# Repeated Sign-In to iCloud message on iphone6. How to disable it?



## sandip619 (Nov 6, 2015)

Hi Guys,

I keep getting the attached error page in iPhone6. How to fix it?


----------



## etaf (Dec 28, 2008)

are you entering the correct password 
does it keep coming up 
if so - change the password 
https://support.apple.com/kb/PH2617?locale=en_GB


----------



## sandip619 (Nov 6, 2015)

No, i don't know the exact password and this phone is used for testing purposes in my company. The guy who had access to this e mail id quit the company and is not reachable. So...?


----------



## etaf (Dec 28, 2008)

you will need to talk to Apple and see what they may be prepared to do.

As security and possibility of the phone being stolen , will need to be considered

I suspect the phone will need to be wiped and re-installed - not sure if that can be done without the password - again security if stolen


----------



## sandip619 (Nov 6, 2015)

Ya. I will talk to Apple on the same. The company has the bill and all relevent docs. It's not stolen.
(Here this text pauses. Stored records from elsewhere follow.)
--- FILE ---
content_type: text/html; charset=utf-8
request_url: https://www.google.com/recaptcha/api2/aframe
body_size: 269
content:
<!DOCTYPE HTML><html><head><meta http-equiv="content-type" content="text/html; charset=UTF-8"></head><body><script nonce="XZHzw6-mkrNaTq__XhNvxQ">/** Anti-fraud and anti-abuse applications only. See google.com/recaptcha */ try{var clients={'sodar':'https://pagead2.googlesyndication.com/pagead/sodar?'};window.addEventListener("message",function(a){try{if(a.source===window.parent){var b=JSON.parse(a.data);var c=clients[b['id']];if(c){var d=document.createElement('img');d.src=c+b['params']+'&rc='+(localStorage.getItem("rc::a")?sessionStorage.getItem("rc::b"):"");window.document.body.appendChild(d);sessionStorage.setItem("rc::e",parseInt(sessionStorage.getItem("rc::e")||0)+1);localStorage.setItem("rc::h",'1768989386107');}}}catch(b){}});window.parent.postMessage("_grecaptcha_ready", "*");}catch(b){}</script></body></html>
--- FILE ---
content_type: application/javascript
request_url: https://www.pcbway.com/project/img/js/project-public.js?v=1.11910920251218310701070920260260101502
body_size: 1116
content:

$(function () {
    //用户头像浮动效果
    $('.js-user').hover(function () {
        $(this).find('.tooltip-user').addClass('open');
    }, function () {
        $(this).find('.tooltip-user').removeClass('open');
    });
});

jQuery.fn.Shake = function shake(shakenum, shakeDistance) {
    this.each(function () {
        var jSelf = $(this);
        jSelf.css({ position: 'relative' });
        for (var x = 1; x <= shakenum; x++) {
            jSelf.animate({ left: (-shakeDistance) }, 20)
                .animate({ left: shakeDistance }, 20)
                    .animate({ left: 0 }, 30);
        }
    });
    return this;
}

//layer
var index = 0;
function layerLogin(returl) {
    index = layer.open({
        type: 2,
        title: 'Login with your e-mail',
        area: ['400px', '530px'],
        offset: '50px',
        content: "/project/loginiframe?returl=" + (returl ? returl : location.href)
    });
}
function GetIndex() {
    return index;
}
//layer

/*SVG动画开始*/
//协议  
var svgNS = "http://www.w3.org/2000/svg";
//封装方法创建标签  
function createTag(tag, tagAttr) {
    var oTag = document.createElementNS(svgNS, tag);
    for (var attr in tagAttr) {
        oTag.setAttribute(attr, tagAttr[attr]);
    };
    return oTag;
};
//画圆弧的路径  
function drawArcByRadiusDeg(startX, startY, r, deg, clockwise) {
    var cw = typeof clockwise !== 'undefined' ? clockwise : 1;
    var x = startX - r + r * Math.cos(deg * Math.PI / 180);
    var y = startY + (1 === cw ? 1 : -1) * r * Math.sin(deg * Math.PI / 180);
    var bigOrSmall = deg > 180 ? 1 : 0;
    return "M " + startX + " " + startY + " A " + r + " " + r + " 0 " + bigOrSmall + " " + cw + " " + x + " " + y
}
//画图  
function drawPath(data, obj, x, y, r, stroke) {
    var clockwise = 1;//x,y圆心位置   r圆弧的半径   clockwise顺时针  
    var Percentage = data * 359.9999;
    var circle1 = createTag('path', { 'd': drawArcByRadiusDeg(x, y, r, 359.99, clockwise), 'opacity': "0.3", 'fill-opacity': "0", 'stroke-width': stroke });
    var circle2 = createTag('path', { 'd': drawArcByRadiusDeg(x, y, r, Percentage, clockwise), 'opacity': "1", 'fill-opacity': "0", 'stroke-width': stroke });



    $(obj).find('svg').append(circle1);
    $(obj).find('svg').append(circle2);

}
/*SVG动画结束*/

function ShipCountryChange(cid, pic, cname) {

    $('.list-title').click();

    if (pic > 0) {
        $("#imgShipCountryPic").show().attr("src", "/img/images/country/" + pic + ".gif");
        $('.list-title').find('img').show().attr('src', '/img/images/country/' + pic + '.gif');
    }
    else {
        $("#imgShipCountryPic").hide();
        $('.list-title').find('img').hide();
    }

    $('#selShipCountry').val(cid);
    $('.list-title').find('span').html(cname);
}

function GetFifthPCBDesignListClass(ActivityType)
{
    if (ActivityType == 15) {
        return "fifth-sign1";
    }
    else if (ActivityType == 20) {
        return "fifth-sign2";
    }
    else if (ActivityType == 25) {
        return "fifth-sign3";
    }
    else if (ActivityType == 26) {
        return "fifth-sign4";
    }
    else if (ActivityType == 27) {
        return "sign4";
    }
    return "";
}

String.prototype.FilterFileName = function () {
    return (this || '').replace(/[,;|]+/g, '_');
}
Thx Etaf.


----------



## etaf (Dec 28, 2008)

I'm sure you will be able to get support from Apple, they have been very good when i have had friends with issues like passwords resetting.
Hopefully , they can help you without having to completely reset the phone
And as you have documented proof of purchase they should have no issue supporting you.

if you have the time , it would be useful to others with similar problems, if you posted the solution, and what you had to do.
From my research, you cannot reset the phone, hopefully as you have proof of purchase apple will help.


----------